だってこれは向こう側の‘手違い’であって、決して‘贔屓’ではないのだから。
「あんたらのミスで俺はこっちに来たんだ。それぐらい融通利かせてくれたっていいだろ」
「意外に図々しいんですね、あなた。では本音をいいましょう。このまま色々お話してはこちらとしても面白みが無くなってしまうのです」
「それはあんたらの都合だ」
「しかしこの世界は我々の都合で動いているのです。どうかご理解を」
テミスの主張はまったくもってご都合主義だが、言い返すのも馬鹿らしくなり俺はこれ以上言い返さなかった。開き直られたら勝ち目など無い。言い返したところで向こうは絶対に何も教えてくれないのは目に見えていた。
諦めてモニターのエンブレムを眺めた。
地図の北のほうにあるエンブレムは水色、東側にあるのが銀色、西側が緑色、南が黄色になっている。
水色のエンブレムには女神の横顔が描かれている。
銀色のエンブレムには剣を構えた騎士が描かれている。
緑色のエンブレムには翼を広げた龍が描かれている。
黄色のエンブレムには天使が描かれている。
「どうです?直感で選んでくださって構いませんよ」
「どうって言われてもな・・・」
「どの国も色々な事情があって面白いですよ」
どの国も色々な事情がある。
裏を返せばどこへ行っても面倒くさいということである。
ならば直感で選んでみてもいいのかもしれない。考えたところで何も分からないのだから。

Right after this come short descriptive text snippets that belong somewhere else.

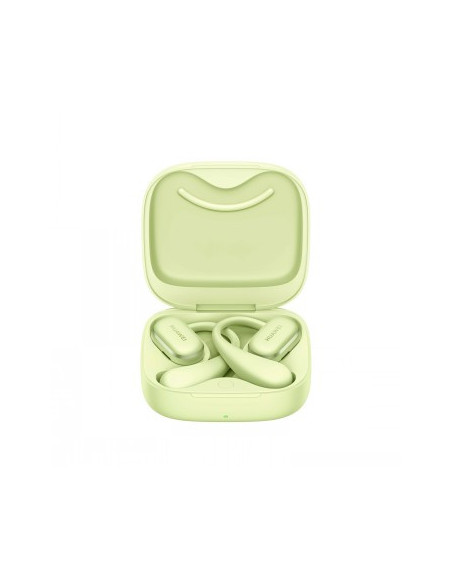 HUAWEI FREEARC GREEN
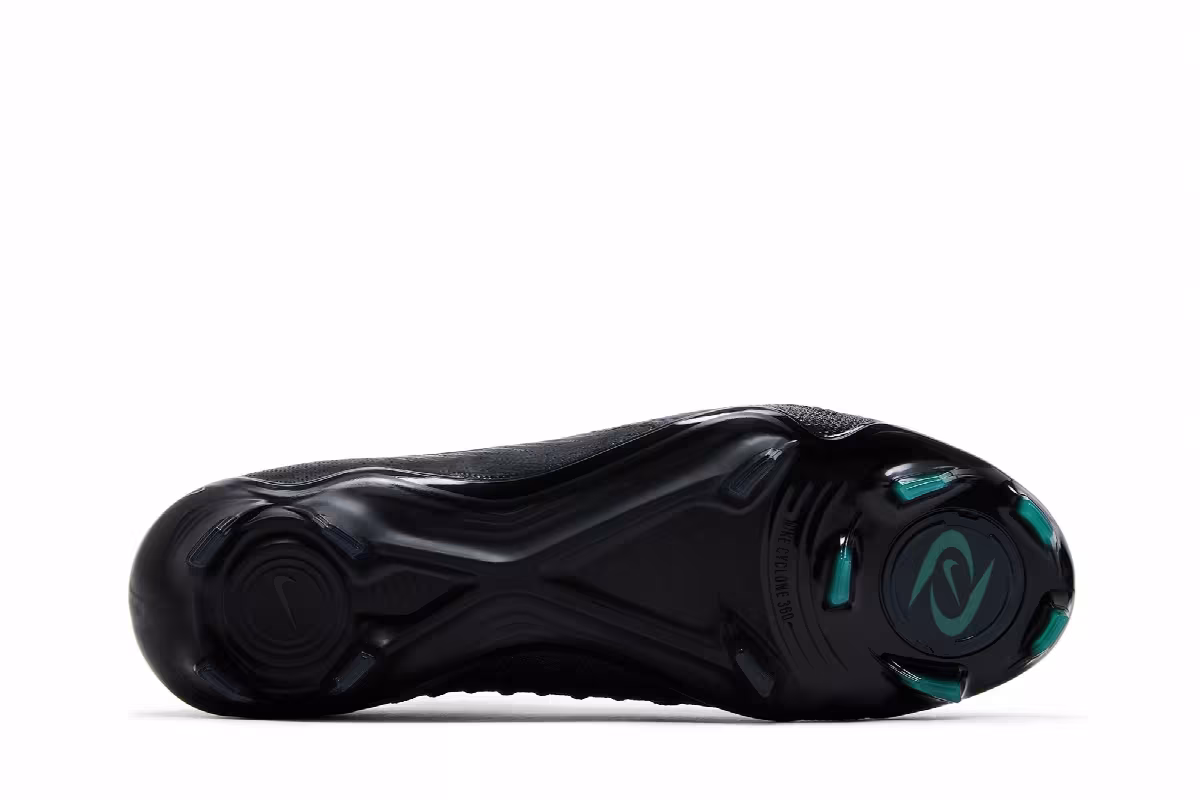Nike Phantom GX 2 Elite FG 2024 Shadow Pack, view 5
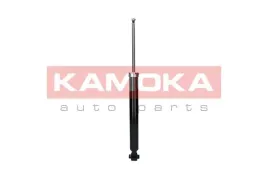 amortyzator-tyl-l-p-gaz-2000072-kao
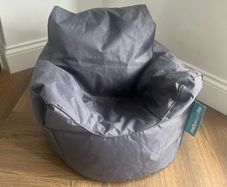 Big Bertha Kids Beanbag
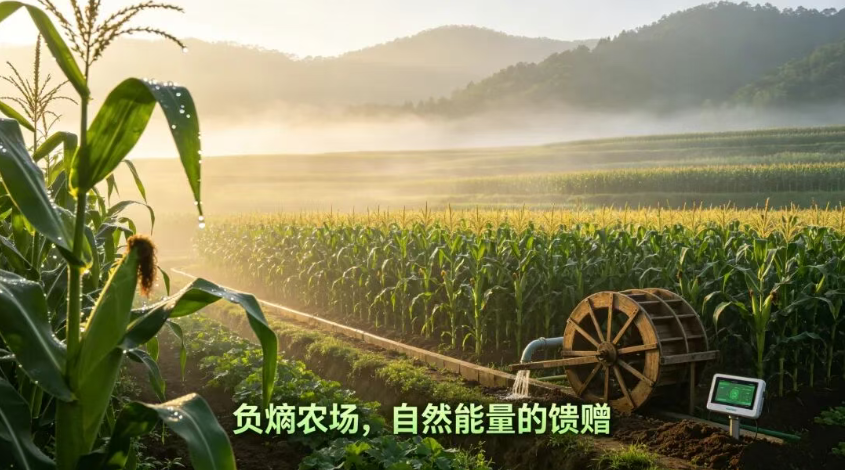 微信图片_20260619095526_6_18.png 微信图片_20260619095526_6_18.png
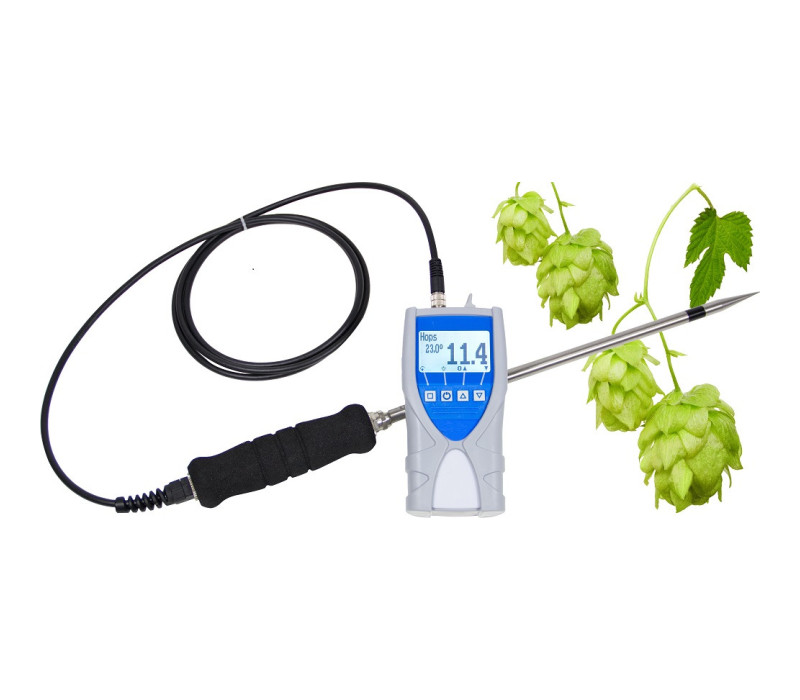 KIT DE SENSOR HFM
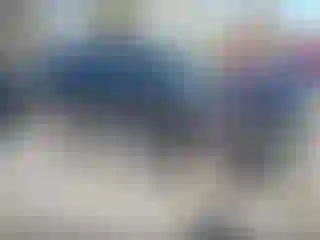 Vehicle Image- 2004 Jeep Grand Cherokee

そう考えた俺は水色の女神のエンブレムへ人差し指を向けていた。
「俺はこれがいい」
何が気に入ったのかは分からない。
ただ頭の中ではっきり浮かんだのは水色の女神のエンブレムだった。
「ほう・・・。‘フィランシア王国’を選択しましたか。了解しました」
「フィランシア・・・王国?」
「おっと、口が滑りました。いけないいけない」
「ちっ、それで・・・・これから俺をどうするんだ」
本当は聞くまでもない。おそらく向こうへと転送されるのだろう。
ただ、最後の希望を込めて言ってみただけだった。
「あなたを向こうへと転送いたします。後は色々と頑張ってください」
「いや待てよ。頑張れってどうすればいいんだ?」
「自分で考えてくださいよそんなこと。あ、向こうで死んだら今度こそあなたが想像した‘無’になりますので気をつけてくださいね」
そういうとテミスは俺の頭に手をかざした。
「向こうで野たれ死ぬのも良い。頑張って死ぬのもいい。どの道いつかは向こうで死ぬことになります。大切なのは、後悔しない様に生きることでしょうか」
「・・・・・・・」
「ふふ。では・・・上野涼、転生、ローゼズリフェ」
そのまま視界は白い光で一瞬で閉ざされた。